A response and useful overview on corrosive salt water effects, certainly as a result of past experience: (a) I had salt pans down in Swakopmund and the Ford trucks would fall apart in ~2 years from new, and (b) an acquaintance at CSIR, Pretoria, regularly flew over to Portsmouth to advise the RN on hull problems. I learnt a great deal about the hazards.
We have two FPSOs in the stable. Their unknown durability/endurance factors accordingly limit my exposure to JSE. Marine insurance will almost certainly cover some requirements and Paul B will have a war chest to watch our backs.
My knowledge of stresses on bottom hull plating is limited to cursory inspection of a few ropy Greek oil tankers in Duncan Dry Dock years ago. It was said (erroneously) if we could stick a bowie knife into a hull the vessel was destined for the Singapore scrapyard. Three of them subsequently parted their towrope and ended up on the rocks at Oudekraal/Llandudno. See - https://www.flickr.com/photos/8270787@N07/7882450320/ I would pass them daily on coastal training runs.
[I note your avatar relates to the cable car on Canary Islands.]
Nope, no exact details. But reassured. Unfortunately I felt some responsibility having plugged SOUC for weeks. Okay, I realise each is obliged to do their own research but individual opinion does influence decision-making.
The bb was quiet for months. Recent buying volume has grown daily.
In UK we have yet to comprehend the scale of 40- and 50-frack intervals on these very long laterals. The yields are exponential. The biggest failure with them is possibly losing a tool over 1,000+ft and being unable to recover it.
Wellhead pressures at Gwinville seem very high. Also, 3G was unknown to us a few months ago.

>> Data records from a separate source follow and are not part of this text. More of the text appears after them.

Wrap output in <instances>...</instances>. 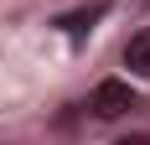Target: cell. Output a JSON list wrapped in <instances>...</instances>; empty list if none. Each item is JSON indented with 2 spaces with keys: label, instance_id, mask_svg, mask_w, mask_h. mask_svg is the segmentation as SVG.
Listing matches in <instances>:
<instances>
[{
  "label": "cell",
  "instance_id": "4",
  "mask_svg": "<svg viewBox=\"0 0 150 145\" xmlns=\"http://www.w3.org/2000/svg\"><path fill=\"white\" fill-rule=\"evenodd\" d=\"M114 145H150L145 135H124V140H114Z\"/></svg>",
  "mask_w": 150,
  "mask_h": 145
},
{
  "label": "cell",
  "instance_id": "3",
  "mask_svg": "<svg viewBox=\"0 0 150 145\" xmlns=\"http://www.w3.org/2000/svg\"><path fill=\"white\" fill-rule=\"evenodd\" d=\"M104 11H109V5L98 0V5H88V11H78V16H62L57 26H62V31H73V36H83V31H88V26H93V21H98Z\"/></svg>",
  "mask_w": 150,
  "mask_h": 145
},
{
  "label": "cell",
  "instance_id": "1",
  "mask_svg": "<svg viewBox=\"0 0 150 145\" xmlns=\"http://www.w3.org/2000/svg\"><path fill=\"white\" fill-rule=\"evenodd\" d=\"M135 104H140V99L129 93V83L109 78V83H98V88H93V104H88V109H93L98 119H119V114H129Z\"/></svg>",
  "mask_w": 150,
  "mask_h": 145
},
{
  "label": "cell",
  "instance_id": "2",
  "mask_svg": "<svg viewBox=\"0 0 150 145\" xmlns=\"http://www.w3.org/2000/svg\"><path fill=\"white\" fill-rule=\"evenodd\" d=\"M124 62H129L135 72H145V78H150V26L140 31V36H129V47H124Z\"/></svg>",
  "mask_w": 150,
  "mask_h": 145
}]
</instances>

@ 20:45 - I'd like to think you are right although first reaction was to write to management. We should not however overlook the company's history before the AIM listing. And we should remember the large number of new investors who have been buying in the past 4 - 6 weeks.
Revenues have accelerated, well beyond immediate requirements for the next handful of drills scheduled in October. Because of the heavy cash injection it might indicate a very near-term bolt-on acquisition is being completed. In effect four end-year drills into the relatively shallow Selma Creek chalk will not cost $47.5m. So reliance has to be put on an immediate substantial expansion programme. Whether the company's footprint will extend across to TX or OK remains to be seen.
Generation-3 rig availability is an unknown: they have to be booked quite some time ahead.
27/09/21 "The Company commenced a hedging program which will result in approximately 50% of corporate volumes being hedged on a rolling 12 month forward looking basis. Currently through a combination of physical and financial swaps, circa 24% to 26% of forecast production is hedged through to the end of 2021, circa 22% hedged in Q1 2022 and 4.5% in Q2 2022".
[I had forgotten the detail . . . have yet to locate Q3/Q4 arrangements]
Man-with-means: May I ask which other stocks are getting your attention?
With the new generation multi-fracks and their laterals I suspect we don't yet understand the implications: boepd yields are likely to improve vastly in e.g. chalk formations. The 8Capital expectation is understandable.
SOUC is in my locker and I remember pushing the stock hard when in the 30s range. Shall stick with it until C$3. For interest my other bankers are i3E and PTAL Have cooled slightly on IOG and JSE.
TSX solidly @ C$1.18 . . . and $1.50 could be the next stop on receipt of Mt Olive East results.
I fully accept we are in "bear" mode for the time being. Not fazed but have to acknowledge we may come unstuck on explorers/non-producers/unprofitable outfits. i3E should thrive although the depth of recession is an unknown.
SP continues to follow a well-trodden path: a climb to 107 - 110p and a now familiar retrace to 95p or below. It encourages consideration on trying to treat the stock for trading only. Or can we reach 140p before December?
Would it be fair to say much of next week's action is dependent on remaining options being fed on to the market? Buying in the last two days has been constant suggesting everything is being taken up when stock becomes available.
TSX has already logged 2.07m this morning which suggests a fair number of employees continue to cash in.